▸ Input for this task:
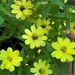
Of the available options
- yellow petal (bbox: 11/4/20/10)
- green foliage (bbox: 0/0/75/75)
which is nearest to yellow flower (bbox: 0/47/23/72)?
green foliage (bbox: 0/0/75/75)

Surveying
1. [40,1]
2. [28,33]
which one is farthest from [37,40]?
[40,1]

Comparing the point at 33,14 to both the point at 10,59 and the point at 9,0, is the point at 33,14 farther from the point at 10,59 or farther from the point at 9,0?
the point at 10,59

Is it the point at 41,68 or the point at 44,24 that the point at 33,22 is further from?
the point at 41,68

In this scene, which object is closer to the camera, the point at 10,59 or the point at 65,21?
the point at 10,59

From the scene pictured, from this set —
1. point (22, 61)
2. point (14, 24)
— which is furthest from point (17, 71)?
point (14, 24)

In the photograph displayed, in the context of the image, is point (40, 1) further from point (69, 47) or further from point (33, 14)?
point (69, 47)

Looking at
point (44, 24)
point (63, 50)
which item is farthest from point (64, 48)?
point (44, 24)

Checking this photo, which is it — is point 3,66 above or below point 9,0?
below
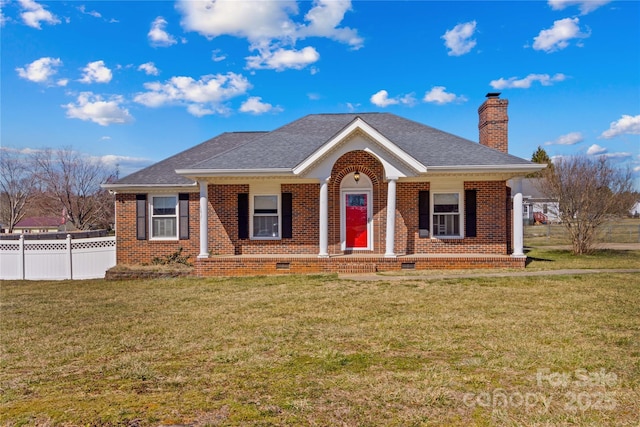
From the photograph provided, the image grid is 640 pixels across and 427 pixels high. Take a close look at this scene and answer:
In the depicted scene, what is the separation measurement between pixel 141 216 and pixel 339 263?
7931 millimetres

▸ Brief:
Reproduce every record above verbatim, omitting the pictures.

▸ Output for this exercise:
Of the available options
- yellow petal (bbox: 11/4/20/10)
- green foliage (bbox: 0/0/75/75)
which is nearest to yellow flower (bbox: 0/47/23/72)?
green foliage (bbox: 0/0/75/75)

Surveying
1. [40,1]
2. [28,33]
which one is farthest from [37,40]?
[40,1]

Comparing the point at 33,14 to both the point at 10,59 and the point at 9,0, is the point at 33,14 farther from the point at 10,59 or farther from the point at 9,0?
the point at 10,59

Is it the point at 41,68 or the point at 44,24 that the point at 33,22 is further from?
the point at 41,68

In this scene, which object is closer to the camera, the point at 10,59 or the point at 65,21?
the point at 10,59

From the scene pictured, from this set —
1. point (22, 61)
2. point (14, 24)
— which is furthest from point (17, 71)?
point (14, 24)

In the photograph displayed, in the context of the image, is point (40, 1) further from point (69, 47) or further from point (33, 14)?
point (69, 47)

Looking at
point (44, 24)
point (63, 50)
which item is farthest from point (64, 48)?
point (44, 24)

Checking this photo, which is it — is point 3,66 above or below point 9,0?
below
From the photograph provided, the image grid is 640 pixels across and 427 pixels high. Take a close look at this scene and answer:
In the depicted scene, what is the separation measurement between pixel 141 216 and pixel 339 263?
7931 millimetres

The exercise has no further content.